11. After Work
Chapels and Sunday Schools
In the late 19th Century every Chapel and Sunday School had its library, Mutual Improvement Society, Debating Society, lectures and Musical Events. All social events and outings centred around the Sunday School.
In the early 20th Century the Chapel and Sunday School still held the loyalty of their members, but improved transport (waggonettes and charabancs) and improved financial circumstances, gave opportunities to travel out of town and take part in Male Voice Choir Competitions, Brass Band Contests and Musical Festivals.

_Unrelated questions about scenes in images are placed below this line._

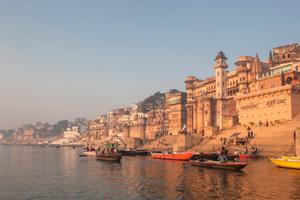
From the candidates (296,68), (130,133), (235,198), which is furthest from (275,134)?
(130,133)

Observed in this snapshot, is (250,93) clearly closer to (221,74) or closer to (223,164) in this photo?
(221,74)

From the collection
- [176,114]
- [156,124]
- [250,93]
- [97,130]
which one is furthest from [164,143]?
[97,130]

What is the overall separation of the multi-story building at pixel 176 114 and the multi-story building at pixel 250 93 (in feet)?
15.2

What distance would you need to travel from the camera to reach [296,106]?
213ft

The years between the wars saw a decline in chapel attendance. People were widening their interests. Skating Rinks, cinemas, the Variety Theatre were new interests. Men had time to join societies and clubs, Floral, Pigeon, Bowling clubs, usually meeting in the local pub. There they could socialise, deal with club business and arrange their annual dinner or annual club outing.
Older women usually maintained links with the Sunday School and organised Fetes and Bazaars of 1 to 3 days duration, whilst the young girls would visit the cinema and walk up and down the "Monkey Run" in search of romance.

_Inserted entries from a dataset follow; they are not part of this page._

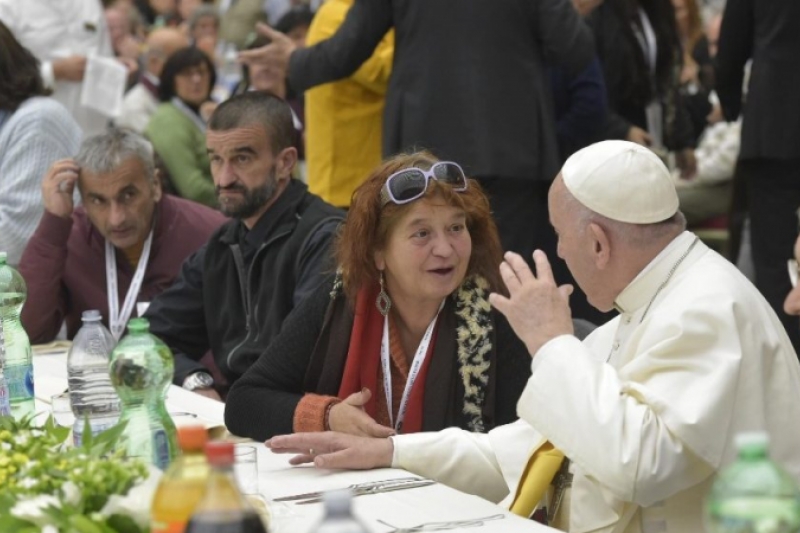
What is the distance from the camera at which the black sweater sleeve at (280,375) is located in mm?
3742

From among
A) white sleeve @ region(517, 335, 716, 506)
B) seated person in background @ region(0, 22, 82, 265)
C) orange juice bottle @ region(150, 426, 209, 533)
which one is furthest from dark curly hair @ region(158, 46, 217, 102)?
orange juice bottle @ region(150, 426, 209, 533)

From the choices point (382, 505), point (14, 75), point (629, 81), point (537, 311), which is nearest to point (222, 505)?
point (382, 505)

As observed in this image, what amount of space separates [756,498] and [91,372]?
90.8 inches

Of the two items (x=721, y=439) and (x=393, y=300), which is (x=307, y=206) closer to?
(x=393, y=300)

Many workers used their free time to follow sport, especially football. Thousands supported local teams. For many years these teams were amongst the country's leading clubs.
Cricket was also well established and Todmorden had clubs who played in the local Saturday league. Each club was allowed to employ one professional player, of whom probably the most famous was Learie Constantine who played for Nelson from 1929 - 37.